Given task ▸
Using the entries below, return word for word the lines from the one containing "Of the entries" up to and including the last.

* begin Material supplied *

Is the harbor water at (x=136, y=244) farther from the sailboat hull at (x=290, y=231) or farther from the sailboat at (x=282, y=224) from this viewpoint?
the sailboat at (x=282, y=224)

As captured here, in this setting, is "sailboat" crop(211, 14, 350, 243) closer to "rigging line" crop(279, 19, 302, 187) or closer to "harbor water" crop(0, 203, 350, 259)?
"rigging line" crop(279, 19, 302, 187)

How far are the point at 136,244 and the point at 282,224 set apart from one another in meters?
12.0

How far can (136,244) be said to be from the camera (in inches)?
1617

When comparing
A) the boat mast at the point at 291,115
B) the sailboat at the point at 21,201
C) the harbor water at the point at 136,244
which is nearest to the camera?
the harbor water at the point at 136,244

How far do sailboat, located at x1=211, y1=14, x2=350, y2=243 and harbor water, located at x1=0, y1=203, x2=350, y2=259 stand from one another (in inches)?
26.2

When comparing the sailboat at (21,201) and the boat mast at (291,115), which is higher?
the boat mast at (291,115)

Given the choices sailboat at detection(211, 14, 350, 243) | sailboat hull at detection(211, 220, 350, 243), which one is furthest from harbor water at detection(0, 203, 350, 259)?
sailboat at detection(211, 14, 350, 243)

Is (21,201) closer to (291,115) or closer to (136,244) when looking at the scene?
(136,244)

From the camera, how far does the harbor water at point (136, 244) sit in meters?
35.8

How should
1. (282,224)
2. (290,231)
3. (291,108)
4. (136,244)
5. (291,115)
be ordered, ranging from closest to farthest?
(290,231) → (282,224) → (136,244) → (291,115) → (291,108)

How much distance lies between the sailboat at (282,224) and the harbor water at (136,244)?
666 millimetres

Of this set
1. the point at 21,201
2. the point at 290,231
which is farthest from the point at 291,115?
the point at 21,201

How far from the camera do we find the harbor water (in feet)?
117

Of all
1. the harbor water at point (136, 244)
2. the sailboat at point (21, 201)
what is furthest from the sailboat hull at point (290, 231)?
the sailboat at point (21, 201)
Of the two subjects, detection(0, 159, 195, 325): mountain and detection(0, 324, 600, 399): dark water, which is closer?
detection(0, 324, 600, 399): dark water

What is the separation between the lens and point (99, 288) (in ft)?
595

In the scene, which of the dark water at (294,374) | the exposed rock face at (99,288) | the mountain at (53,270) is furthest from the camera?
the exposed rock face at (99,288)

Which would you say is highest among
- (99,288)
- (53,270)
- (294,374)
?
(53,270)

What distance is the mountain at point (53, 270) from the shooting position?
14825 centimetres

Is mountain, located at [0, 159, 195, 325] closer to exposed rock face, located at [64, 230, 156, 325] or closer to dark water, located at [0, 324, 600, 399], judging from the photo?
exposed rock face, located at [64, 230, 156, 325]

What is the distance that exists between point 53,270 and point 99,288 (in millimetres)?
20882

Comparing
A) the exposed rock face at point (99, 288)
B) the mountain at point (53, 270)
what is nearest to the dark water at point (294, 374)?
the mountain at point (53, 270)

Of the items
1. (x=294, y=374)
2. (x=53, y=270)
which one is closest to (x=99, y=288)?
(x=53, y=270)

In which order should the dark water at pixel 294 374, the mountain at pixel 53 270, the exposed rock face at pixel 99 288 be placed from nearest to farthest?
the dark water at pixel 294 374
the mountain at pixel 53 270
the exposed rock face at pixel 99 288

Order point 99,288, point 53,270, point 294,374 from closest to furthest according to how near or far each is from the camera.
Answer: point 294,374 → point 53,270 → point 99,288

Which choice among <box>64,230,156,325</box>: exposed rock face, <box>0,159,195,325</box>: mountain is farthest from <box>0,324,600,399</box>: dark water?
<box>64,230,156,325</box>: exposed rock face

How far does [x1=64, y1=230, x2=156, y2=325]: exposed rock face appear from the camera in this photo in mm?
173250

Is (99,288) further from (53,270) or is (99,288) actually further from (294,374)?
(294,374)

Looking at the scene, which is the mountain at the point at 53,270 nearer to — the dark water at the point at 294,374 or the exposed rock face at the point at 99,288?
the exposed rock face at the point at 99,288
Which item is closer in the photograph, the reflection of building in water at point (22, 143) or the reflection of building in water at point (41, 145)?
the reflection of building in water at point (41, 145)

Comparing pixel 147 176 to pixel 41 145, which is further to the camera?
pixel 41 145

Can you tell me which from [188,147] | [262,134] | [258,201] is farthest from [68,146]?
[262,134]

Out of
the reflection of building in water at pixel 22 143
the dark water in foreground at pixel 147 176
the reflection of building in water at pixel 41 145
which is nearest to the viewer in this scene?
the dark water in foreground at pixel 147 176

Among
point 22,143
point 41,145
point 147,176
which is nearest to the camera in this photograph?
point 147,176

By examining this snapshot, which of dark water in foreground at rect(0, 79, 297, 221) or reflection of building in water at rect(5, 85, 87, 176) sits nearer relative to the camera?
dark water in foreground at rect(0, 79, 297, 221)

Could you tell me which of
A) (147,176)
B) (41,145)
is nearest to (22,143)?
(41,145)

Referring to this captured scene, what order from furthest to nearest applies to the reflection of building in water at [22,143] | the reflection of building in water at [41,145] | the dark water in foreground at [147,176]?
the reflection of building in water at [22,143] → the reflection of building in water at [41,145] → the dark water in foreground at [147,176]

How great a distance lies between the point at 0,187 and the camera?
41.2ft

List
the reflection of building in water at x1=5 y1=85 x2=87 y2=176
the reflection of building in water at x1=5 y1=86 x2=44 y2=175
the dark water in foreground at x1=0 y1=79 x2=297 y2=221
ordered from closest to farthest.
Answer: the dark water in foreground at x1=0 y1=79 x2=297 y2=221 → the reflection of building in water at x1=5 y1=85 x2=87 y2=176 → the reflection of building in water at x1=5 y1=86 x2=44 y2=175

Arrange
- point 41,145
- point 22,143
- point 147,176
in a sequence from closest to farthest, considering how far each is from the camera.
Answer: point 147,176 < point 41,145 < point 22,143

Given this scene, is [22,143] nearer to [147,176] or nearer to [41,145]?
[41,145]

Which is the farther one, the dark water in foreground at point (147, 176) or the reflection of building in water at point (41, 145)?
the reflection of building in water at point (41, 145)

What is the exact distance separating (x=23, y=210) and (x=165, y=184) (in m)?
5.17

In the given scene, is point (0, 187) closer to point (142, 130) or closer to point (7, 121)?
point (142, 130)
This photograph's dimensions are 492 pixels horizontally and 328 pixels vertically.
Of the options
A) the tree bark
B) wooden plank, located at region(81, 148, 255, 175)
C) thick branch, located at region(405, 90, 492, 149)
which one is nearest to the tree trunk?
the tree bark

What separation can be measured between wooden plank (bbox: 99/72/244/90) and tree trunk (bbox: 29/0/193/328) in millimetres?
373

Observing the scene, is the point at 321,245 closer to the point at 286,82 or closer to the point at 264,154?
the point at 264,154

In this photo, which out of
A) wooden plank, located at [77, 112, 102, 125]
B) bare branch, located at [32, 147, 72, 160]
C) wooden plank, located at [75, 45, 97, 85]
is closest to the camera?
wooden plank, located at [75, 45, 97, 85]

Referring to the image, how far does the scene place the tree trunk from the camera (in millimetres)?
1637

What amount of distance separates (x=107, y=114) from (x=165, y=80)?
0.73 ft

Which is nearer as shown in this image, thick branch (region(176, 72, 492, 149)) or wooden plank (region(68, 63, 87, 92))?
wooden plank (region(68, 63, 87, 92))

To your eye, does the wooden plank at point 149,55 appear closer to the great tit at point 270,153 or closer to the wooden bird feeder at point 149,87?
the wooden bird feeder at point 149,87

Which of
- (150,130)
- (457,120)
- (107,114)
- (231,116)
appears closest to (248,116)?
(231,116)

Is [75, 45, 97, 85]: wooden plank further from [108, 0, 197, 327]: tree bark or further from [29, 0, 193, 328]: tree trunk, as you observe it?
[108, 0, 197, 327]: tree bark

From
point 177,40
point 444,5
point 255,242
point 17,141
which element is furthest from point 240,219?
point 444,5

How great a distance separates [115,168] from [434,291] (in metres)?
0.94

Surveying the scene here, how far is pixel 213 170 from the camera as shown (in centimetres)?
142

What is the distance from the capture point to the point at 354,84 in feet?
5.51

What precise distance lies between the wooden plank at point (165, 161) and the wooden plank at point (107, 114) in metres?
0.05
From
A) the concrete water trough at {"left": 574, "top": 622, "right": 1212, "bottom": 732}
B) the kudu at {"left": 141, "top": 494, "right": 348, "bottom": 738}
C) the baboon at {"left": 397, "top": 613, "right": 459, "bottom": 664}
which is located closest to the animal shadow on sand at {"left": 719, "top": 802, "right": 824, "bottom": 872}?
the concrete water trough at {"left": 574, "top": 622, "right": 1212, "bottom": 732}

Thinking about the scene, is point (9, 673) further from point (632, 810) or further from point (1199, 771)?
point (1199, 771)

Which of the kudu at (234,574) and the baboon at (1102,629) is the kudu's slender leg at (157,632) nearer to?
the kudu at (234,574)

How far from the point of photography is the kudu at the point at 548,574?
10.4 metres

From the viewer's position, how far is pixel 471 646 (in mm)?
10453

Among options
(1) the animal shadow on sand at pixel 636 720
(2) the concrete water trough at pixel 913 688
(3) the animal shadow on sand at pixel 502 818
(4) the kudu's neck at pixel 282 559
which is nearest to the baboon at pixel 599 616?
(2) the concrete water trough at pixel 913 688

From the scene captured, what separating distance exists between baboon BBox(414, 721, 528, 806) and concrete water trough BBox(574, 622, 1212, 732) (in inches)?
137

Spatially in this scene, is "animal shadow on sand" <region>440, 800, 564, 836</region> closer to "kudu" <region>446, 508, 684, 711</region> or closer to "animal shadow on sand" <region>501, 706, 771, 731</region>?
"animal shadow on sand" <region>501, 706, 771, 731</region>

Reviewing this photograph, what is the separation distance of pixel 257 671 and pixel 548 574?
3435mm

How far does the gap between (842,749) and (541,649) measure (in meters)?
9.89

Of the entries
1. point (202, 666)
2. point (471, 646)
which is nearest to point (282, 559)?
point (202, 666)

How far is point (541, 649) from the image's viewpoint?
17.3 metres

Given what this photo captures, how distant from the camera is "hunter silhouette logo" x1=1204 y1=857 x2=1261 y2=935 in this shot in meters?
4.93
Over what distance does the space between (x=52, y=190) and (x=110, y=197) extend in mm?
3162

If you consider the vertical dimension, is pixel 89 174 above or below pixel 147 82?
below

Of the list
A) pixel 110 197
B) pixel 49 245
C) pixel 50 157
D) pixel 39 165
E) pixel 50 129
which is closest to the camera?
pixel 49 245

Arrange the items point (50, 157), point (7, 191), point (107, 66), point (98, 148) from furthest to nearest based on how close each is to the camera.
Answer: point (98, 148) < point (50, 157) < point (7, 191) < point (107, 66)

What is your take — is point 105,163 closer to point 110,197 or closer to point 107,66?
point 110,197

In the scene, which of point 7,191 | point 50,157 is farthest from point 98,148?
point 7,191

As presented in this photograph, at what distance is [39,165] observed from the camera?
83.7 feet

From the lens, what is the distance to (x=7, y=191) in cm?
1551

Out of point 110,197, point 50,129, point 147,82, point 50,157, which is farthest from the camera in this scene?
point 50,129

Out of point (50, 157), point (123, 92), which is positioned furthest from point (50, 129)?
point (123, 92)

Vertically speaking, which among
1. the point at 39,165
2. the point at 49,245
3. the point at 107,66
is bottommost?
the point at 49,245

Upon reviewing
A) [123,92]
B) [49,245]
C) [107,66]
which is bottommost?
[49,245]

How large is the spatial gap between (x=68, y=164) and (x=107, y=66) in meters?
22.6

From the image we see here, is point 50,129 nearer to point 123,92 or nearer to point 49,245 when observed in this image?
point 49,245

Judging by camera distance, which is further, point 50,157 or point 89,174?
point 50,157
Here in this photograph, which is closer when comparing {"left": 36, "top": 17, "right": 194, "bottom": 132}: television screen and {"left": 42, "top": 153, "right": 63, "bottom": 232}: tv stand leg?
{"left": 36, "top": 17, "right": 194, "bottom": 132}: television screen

* end Material supplied *

Task output ▸
Of the entries
1. point (202, 666)
2. point (471, 646)
which is nearest to point (282, 559)?
point (202, 666)

How far is point (541, 649) from the image's viewpoint?
17.3 metres

Given what this photo captures, how distant from the camera is "hunter silhouette logo" x1=1204 y1=857 x2=1261 y2=935 in this shot in meters?
4.93
Over what distance does the space between (x=52, y=190) and (x=110, y=197) extend in mm?
3162

If you consider the vertical dimension, is pixel 89 174 above or below pixel 147 82?
below

Of the list
A) pixel 110 197
B) pixel 49 245
C) pixel 50 157
D) pixel 39 165
E) pixel 50 129
which is closest to the camera?
pixel 49 245

Arrange the items point (50, 157), point (7, 191), point (107, 66), point (98, 148) from furthest to nearest based on how close each is to the camera.
Answer: point (98, 148) < point (50, 157) < point (7, 191) < point (107, 66)

What is your take — is point 105,163 closer to point 110,197 or closer to point 107,66?
point 110,197

In the scene, which of point 7,191 | point 50,157 is farthest from point 98,148?
point 7,191

As presented in this photograph, at what distance is [39,165] observed from the camera?
83.7 feet

From the lens, what is the distance to (x=7, y=191) in cm?
1551

Out of point 110,197, point 50,129, point 147,82, point 50,157, which is farthest from the camera in this scene?
point 50,129

Out of point (50, 157), point (123, 92), which is positioned furthest from point (50, 129)?
point (123, 92)

Vertically speaking, which among
1. the point at 39,165
2. the point at 49,245
3. the point at 107,66
is bottommost?
the point at 49,245

Upon reviewing
A) [123,92]
B) [49,245]
C) [107,66]
which is bottommost?
[49,245]

How large is the spatial gap between (x=68, y=164) and (x=107, y=66) in meters?
22.6

From the image we see here, is point 50,129 nearer to point 123,92 or nearer to point 49,245 when observed in this image?
point 49,245

Judging by camera distance, which is further, point 50,157 or point 89,174?
point 50,157
Here in this photograph, which is closer when comparing {"left": 36, "top": 17, "right": 194, "bottom": 132}: television screen and {"left": 42, "top": 153, "right": 63, "bottom": 232}: tv stand leg?
{"left": 36, "top": 17, "right": 194, "bottom": 132}: television screen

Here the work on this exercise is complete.